Getting More for Our Money in Health Care
As we look to the future of health care in America, one thing we can all agree on is the critical role of primary care in controlling costs and safeguarding the nation’s health. There is a wealth of evidence showing that a strong foundation of primary care is what the health care system needs to deliver on the “triple aim” of better health, better care and lower costs.
Unfortunately, current spending on primary care represents just 6% of total health care spending in the United States. Increasing it to 12%, according to the American Academy of Family Physicians (AAFP), would cut per-patient costs and lead to a decrease in overall health care expenditures.
Cutting costs, of course, is not our only priority – more important is keeping people healthy. That is what is happening around the country in places where there are more primary care clinicians. Access to primary care reduces death rates for cancer, heart disease, stroke, and other diseases. In addition, patients with primary care access are less likely to be hospitalized. That is evident in the actions of a number of states that have adopted policies that prioritize primary care.
State initiatives include new value-based payment models that reward doctors and hospitals, not for the number of procedures they perform, but instead for improving the health of their patients.

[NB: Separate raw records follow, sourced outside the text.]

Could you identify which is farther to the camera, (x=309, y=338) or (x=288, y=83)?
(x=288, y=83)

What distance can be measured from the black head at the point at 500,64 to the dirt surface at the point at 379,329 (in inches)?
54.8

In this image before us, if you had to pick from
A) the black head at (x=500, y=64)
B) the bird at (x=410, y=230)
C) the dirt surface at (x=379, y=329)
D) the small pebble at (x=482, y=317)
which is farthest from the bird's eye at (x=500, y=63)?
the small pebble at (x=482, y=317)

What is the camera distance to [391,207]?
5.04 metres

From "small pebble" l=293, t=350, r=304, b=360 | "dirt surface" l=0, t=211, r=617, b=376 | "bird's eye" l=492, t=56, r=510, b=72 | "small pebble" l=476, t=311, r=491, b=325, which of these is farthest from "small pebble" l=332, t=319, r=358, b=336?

The theme of value-based payment has been consistent across virtually every event held this year by the Alliance for Health Policy as part of the Future of Health Care series.

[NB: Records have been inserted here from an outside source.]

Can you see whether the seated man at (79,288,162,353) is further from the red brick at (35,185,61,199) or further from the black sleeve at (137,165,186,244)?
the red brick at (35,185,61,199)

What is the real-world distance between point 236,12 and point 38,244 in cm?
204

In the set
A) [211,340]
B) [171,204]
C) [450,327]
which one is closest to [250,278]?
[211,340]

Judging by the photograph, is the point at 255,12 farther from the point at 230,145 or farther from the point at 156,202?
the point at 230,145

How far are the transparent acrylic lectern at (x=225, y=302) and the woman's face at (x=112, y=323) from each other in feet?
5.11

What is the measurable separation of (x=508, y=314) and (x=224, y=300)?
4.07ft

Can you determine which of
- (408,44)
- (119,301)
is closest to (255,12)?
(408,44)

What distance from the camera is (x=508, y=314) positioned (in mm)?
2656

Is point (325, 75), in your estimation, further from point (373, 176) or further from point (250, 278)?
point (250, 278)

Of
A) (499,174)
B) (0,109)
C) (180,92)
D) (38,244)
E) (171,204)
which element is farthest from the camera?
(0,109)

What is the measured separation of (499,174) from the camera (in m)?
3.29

In Oregon, a new law will require all coordinated care organizations and commercial insurers to spend at least 12% of their total medical expenditures on primary care by 2023. This legislation was inspired in part by Oregon’s Patient-Centered Primary Care Home initiative, which saved an estimated $240 million between 2012 and 2014, achieving $13 in savings for every $1 increase in primary care spending.
A similar program in Michigan involving about 4,500 primary care doctors has helped transform care in the state, resulting in a 15% decrease in adult visits to emergency departments and a 21% decrease in ambulatory care sensitive inpatient stays.
As Oregon, Michigan, and other states have recognized, investment in primary care can help fix a system that is both expensive and underperforming, and too often driven by volume over value. The emphasis is well-placed, given that visits to primary care doctors account for more than 25% of all visits to doctors regardless of specialty.
As the “first line of defense” in the health care system, primary care should be at the heart of any national policy. That will go a long way toward providing Americans with quality and affordable health coverage.
Everyone in Washington should be able to agree on that.
T.R. Reid is a journalist, documentary film correspondent and the author of “Healing in America.” Glen R. Stream, MD, MBI is a family physician in La Quinta, CA and president and board chair of Family Medicine for America’s Health, which sponsors Health is Primary.